*** Opening of Provided text ***

Vitamin B_{12} is not contained within wheatgrass or any vegetable, as vitamin B_{12} is not made by plants; rather it is a byproduct of the microorganisms living on plants or in the surrounding soil. There are some claims that analysis of wheatgrass have found B_{12} in negligible amounts; however, there are no reliable sources cited to back up the claim. An analysis of wheat grass by the USDA National Nutrient Database reports that wheatgrass contains no vitamin B_{12}.

=== Preparation ===

Wheatgrass juice is cold-pressed from 7–9-day-old shoots, harvested before jointing, when chlorophyll, antioxidant enzymes, vitamin C, and phenolics peak. The grass should be washed with potable water, cold-pressed not blended or heated, and consumed within 10–15 minutes to avoid oxidation and enzyme loss. Heat, boiling, spray-drying, and high-speed blending are consistently discouraged due to chlorophyll degradation. When fresh juice is impractical, frozen fresh juice or low-temperature (<40 °C) dehydrated powder is acceptable with partial nutrient retention. Studies stress hygienic cultivation, pesticide-free medium, microbial and heavy-metal testing for safety. Wheatgrass juice is often available at juice bars, and some people grow and juice their own in their homes. It is available fresh as produce, in tablets, frozen juice, and powder. Wheatgrass is also sold commercially as a spray, cream, gel, massage lotion, and liquid herbal supplement.

==Pets==

Wheatgrass is also cultivated for feeding to pet cats. Wheatgrass, along with shoots of other common grains such as oats, rye and barley, is sold for this purpose, including under the name cat grass. Many cats enjoy eating grass and wheatgrass is considered safe and healthy for them. It may provide nutrients and improve digestion by adding fiber to the diet. Eating wheatgrass may also provide mental stimulation. However, it is recommended to limit the quantity allowed, to avoid indigestion.

*** Close of Provided text ***
*** Opening of Dataset entries ***

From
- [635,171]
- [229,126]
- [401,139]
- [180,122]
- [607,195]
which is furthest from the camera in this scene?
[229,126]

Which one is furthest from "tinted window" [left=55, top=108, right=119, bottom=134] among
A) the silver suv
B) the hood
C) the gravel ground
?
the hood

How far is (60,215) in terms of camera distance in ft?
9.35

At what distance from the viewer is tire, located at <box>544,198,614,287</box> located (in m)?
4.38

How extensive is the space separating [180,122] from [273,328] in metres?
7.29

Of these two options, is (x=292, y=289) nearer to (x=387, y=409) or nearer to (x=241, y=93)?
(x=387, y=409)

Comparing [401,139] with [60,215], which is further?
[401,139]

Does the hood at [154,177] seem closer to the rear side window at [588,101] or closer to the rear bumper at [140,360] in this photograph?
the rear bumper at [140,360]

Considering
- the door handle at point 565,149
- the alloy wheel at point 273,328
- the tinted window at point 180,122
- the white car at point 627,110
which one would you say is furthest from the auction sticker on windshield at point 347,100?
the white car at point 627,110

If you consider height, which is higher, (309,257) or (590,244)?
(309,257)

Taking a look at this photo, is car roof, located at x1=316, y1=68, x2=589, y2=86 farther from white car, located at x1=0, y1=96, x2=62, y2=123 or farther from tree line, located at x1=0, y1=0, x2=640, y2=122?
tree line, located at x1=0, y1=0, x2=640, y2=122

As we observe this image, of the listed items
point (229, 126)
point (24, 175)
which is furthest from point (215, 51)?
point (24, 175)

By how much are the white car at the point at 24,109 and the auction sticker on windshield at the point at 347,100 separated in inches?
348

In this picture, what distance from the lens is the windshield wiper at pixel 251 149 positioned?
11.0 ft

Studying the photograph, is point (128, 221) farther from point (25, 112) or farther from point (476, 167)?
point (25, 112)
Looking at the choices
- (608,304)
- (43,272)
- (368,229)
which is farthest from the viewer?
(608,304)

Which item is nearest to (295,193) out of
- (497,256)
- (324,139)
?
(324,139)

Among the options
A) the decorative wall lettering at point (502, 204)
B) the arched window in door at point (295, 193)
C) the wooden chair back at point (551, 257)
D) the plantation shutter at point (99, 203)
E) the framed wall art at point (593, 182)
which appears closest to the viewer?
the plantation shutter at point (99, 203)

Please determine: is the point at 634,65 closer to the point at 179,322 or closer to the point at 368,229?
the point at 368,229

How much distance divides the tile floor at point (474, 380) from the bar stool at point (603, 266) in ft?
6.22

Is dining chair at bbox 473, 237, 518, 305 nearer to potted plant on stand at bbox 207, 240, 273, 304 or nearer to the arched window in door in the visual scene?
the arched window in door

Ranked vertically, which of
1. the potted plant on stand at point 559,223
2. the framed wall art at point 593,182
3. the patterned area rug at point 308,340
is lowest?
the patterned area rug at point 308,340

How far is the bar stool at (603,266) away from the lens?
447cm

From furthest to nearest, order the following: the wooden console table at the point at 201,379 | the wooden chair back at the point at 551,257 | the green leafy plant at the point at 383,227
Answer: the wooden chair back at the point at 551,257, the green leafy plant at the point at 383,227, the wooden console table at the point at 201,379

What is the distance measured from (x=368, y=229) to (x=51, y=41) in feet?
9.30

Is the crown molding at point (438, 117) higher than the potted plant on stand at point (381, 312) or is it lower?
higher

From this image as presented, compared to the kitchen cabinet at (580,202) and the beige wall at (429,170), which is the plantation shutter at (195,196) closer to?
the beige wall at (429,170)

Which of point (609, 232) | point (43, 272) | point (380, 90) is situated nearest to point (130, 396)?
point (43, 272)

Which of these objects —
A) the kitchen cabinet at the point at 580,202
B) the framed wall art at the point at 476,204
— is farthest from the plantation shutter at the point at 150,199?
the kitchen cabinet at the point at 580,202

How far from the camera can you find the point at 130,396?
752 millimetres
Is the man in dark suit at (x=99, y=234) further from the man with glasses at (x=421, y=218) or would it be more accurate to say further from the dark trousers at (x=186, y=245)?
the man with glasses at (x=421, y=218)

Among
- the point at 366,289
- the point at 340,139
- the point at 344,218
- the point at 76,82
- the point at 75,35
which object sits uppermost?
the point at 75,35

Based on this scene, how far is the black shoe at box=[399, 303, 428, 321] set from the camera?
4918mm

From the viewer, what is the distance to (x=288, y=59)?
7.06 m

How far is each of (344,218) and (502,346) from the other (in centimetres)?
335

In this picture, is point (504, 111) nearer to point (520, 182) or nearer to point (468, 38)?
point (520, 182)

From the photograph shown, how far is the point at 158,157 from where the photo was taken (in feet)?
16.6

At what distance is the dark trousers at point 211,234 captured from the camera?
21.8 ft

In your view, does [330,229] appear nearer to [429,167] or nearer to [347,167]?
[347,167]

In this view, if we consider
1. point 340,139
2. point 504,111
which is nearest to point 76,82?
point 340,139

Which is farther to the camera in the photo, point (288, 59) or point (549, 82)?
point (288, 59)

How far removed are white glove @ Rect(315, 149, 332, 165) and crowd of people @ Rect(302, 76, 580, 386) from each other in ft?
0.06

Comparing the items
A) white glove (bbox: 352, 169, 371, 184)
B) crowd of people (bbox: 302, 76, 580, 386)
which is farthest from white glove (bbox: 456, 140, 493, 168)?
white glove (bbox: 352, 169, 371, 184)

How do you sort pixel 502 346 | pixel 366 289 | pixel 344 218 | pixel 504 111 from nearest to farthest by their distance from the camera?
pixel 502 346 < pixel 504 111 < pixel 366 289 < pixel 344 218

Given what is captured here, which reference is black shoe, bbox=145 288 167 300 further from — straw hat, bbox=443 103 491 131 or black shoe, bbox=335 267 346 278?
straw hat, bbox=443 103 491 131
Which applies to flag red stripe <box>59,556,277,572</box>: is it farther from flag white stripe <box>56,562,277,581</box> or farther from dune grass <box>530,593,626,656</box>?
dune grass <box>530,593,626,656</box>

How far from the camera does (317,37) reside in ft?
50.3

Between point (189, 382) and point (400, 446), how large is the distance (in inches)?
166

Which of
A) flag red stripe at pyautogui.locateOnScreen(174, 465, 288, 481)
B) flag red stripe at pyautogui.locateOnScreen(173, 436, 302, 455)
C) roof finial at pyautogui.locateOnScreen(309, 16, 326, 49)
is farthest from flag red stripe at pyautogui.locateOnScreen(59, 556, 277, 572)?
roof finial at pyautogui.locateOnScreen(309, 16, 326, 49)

*** Close of Dataset entries ***

Task item A: List the processing methods that the wheatgrass text says are consistently discouraged because they degrade chlorophyll.
Task item B:
Answer these questions from the wheatgrass text:
(i) How much vitamin B_{12} does the USDA National Nutrient Database report in wheatgrass?
(ii) How many days old are the shoots that wheatgrass juice is cold-pressed from?
(iii) Under what name is wheatgrass sold for feeding to pet cats?

Reply A: Heat, boiling, spray-drying, and high-speed blending.

Reply B:
(i) None.
(ii) 7–9 days old.
(iii) Cat grass.